Signs & spirit · explainer

What are synchronicities?

Editorial illustration accompanying the article on What are synchronicities?

You think of an old friend for the first time in years, and that afternoon they message you. The number 11:11 keeps surfacing on clocks, receipts, the microwave. You read a passage in a book that answers, almost word for word, the thing you argued about at breakfast. These are the moments people mean by synchronicity, and most of us have a few.

The word was coined by Carl Jung. He used it for coincidences that feel meaningfully connected even though no ordinary cause links them. Not the dropped glass that breaks because you dropped it. The kind where two unrelated things line up and the alignment seems to be saying something.

Where the idea actually comes from

Jung spent a long time on this. He worked with the physicist Wolfgang Pauli, and he set the theory out properly in his 1952 essay, usually translated as “Synchronicity: An Acausal Connecting Principle.” His most quoted case is a patient who was describing a dream about a golden scarab when an actual rose-chafer beetle, close enough to the Egyptian scarab, tapped against the window.

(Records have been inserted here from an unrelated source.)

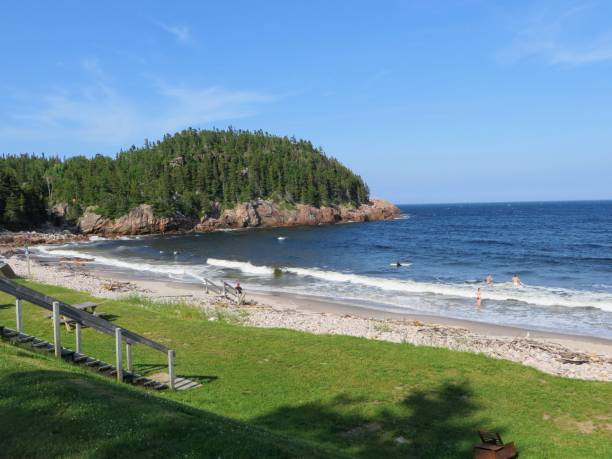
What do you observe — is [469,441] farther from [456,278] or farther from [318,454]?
[456,278]

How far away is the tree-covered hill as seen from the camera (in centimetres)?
10694

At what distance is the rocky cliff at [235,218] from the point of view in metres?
104

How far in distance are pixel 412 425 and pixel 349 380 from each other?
10.9 ft

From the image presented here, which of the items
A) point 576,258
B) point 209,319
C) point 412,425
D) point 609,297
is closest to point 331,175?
point 576,258

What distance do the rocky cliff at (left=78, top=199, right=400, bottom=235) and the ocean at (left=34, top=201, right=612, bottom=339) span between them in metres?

He let it in, handed it to her, and the moment broke a stuck patch in her therapy.

Worth knowing, because the concept gets thrown about online as if it were ancient mystic lore. It is barely seventy years old and it came out of a clinical practice, not a temple.

The honest part nobody likes

Our brains are pattern machines. We are built to spot connection, and we are gloriously bad at statistics. The chance of any single striking coincidence happening to you this week is low. The chance of some striking coincidence happening, across the thousands of small events in your week, is very high indeed. We notice the hit and forget the thousand misses. Statisticians call it the law of truly large numbers, and it explains a great deal of what feels uncanny.

I am not telling you this to flatten the experience. I’m telling you because pretending otherwise is how people get fleeced. If a coincidence is being used to sell you a service, a course, or a sense that you must act now, the pattern-machine in your head is being played.

Reading them without losing the run of yourself

So what do you do with the friend who messages the day you thought of them? Probably nothing dramatic. Notice it. Enjoy the small strangeness of being alive. Maybe ring them, because the thought clearly wanted you to.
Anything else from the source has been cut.